A few minutes after Wills passed by, Gonzalez, one of the Cuban-American burglars, reached the now-locked door. He managed to open it by picking the lock. He then re-taped the latch so others could follow him in. The team then moved to the sixth floor, entered the DNC offices and got to work installing additional equipment.
Shortly before 2 a.m., Wills was making his second round of checks at the building when he spotted the re-taped door. His suspicions aroused, the security man called the Washington Metropolitan Police. A dispatcher reached a nearby plainclothes unit, which pulled up in front of the Watergate.
After telling Wills to wait in the lobby, the police officers began a search of the building, starting with the eighth floor and working their way down to the sixth. The hapless burglars tried to hide behind desks in the DNC's office, but the police officers spotted them and called out, "Hold it!" McCord and four other burglars surrendered. Hunt, Liddy and other members of the Gemstone crew -- still across the street at the Howard Johnson's -- hurriedly stashed their equipment and papers into suitcases and fled.
Hearing the News
Oliver was at his father's cottage on North Carolina's Outer Banks when the news broke that five burglars had been caught inside the Democratic national headquarters in Washington.

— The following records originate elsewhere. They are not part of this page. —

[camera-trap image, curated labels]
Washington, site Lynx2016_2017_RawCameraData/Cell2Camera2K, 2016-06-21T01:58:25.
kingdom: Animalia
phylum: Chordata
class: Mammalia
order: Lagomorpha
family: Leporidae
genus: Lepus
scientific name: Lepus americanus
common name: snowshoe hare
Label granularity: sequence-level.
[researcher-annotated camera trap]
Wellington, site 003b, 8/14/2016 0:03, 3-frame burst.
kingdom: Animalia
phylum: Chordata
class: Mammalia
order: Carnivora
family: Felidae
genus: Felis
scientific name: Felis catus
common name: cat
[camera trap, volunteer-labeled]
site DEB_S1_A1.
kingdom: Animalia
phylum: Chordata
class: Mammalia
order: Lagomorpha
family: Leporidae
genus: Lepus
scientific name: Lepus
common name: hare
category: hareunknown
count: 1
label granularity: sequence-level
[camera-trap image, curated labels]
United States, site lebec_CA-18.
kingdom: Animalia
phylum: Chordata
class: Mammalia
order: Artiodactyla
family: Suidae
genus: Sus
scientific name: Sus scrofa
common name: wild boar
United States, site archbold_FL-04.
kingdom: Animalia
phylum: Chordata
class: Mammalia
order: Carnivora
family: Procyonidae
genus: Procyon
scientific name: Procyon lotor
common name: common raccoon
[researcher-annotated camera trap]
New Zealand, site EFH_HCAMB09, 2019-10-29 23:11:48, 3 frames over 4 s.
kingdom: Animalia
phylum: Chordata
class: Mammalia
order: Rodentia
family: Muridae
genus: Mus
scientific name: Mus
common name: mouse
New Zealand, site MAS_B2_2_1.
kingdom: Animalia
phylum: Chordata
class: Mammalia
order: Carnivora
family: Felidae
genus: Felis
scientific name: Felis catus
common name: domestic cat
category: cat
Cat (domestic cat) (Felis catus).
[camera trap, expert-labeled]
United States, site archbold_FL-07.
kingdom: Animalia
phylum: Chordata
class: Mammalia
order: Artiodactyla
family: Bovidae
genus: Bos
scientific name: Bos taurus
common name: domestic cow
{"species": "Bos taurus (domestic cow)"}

"I heard about it on the television news," Oliver said. "I thought that was strange, why would anybody break into the Democratic National Committee? I mean we don't have any money; the convention's coming up and everybody's moved to Miami; the delegates have been picked and the primaries are over. So why would anybody be in there? I didn't think anything of it."
After returning to Washington, Oliver -- like other Democratic staffers -- was asked some routine questions by the police and the FBI, but the whole episode remained a mystery. "People were buzzing about it, talking about it, but people thought it was just crazy that anyone would have gone in there," Oliver recalled.
In July 1972, along with other Democratic officials, Oliver went to the national convention in Miami, where McGovern barely managed to secure a majority of delegates to win the nomination. After the victory, McGovern loyalists were installed at the DNC in the Watergate offices. Jean Westwood replaced Larry O'Brien as national chairman and focused on unifying the party, which remained deeply divided between the McGovernites and party regulars.
"One of the problems we had was how do you get the state party people to work with the McGovern people," said Oliver, who was one of the officials trying to mend the schism. At a meeting of the Democratic executive committee in early September at the Watergate, Oliver was to give a report about cooperation on voter registration between the McGovern campaign and state party organizations.